### Work instruction
Rewrite the caption of each item below, changing every "Diagram" to "Schematic" and keeping everything else the same. Include only the text, not the pictures.

### Information given
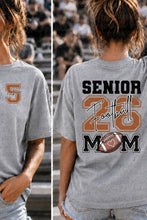 Load image into Gallery viewer, PREORDER Senior Mom Football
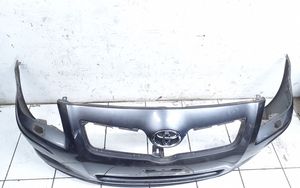 Toyota Avensis T250 Zderzak przedni 5211905170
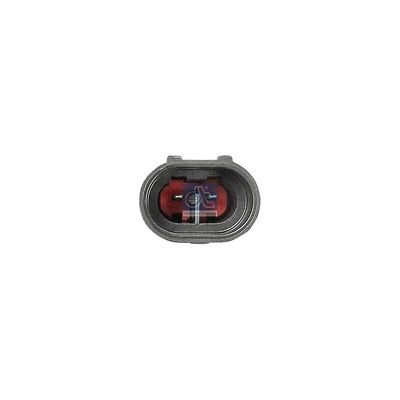 Vergrendeling motorkap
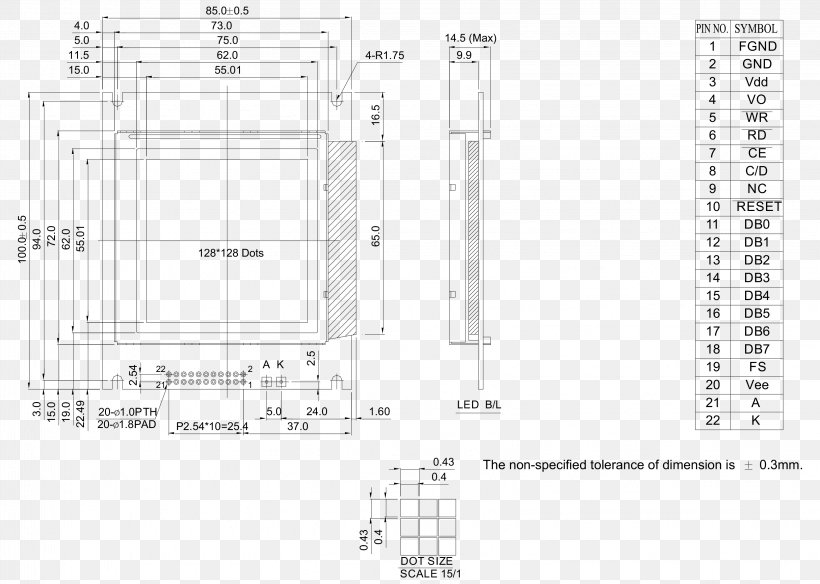 Technical Drawing Diagram Line, PNG, 3249x2314px, Technical Drawing, Diagram, Drawing, Structure, Technical Standard Download Free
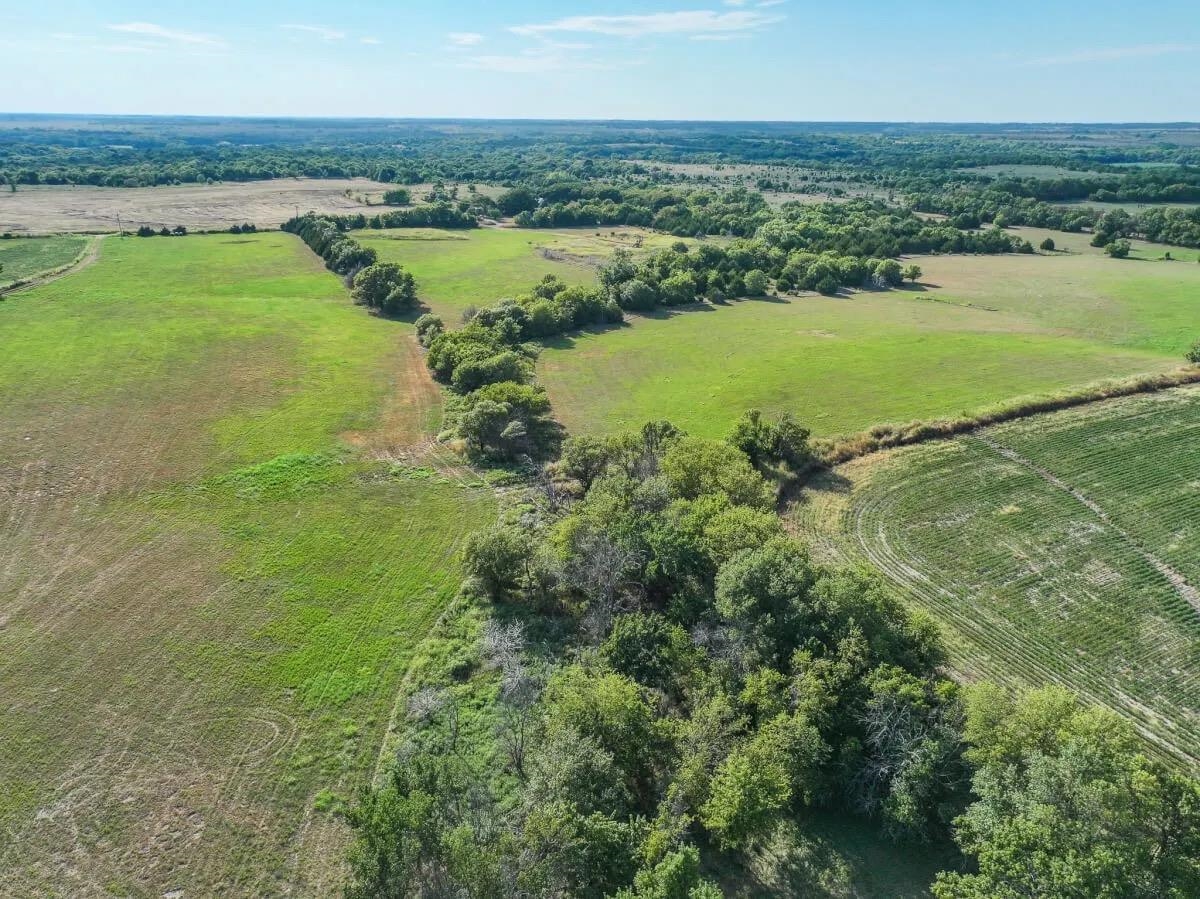 000 191st Rd Property Photo 24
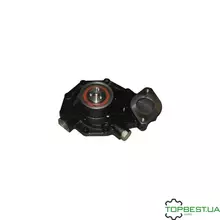 [commerce_product_variation:title]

### Your response
 Load image into Gallery viewer, PREORDER Senior Mom Football
 Toyota Avensis T250 Zderzak przedni 5211905170
 Vergrendeling motorkap
 Technical Drawing Schematic Line, PNG, 3249x2314px, Technical Drawing, Schematic, Drawing, Structure, Technical Standard Download Free
 000 191st Rd Property Photo 24
 [commerce_product_variation:title]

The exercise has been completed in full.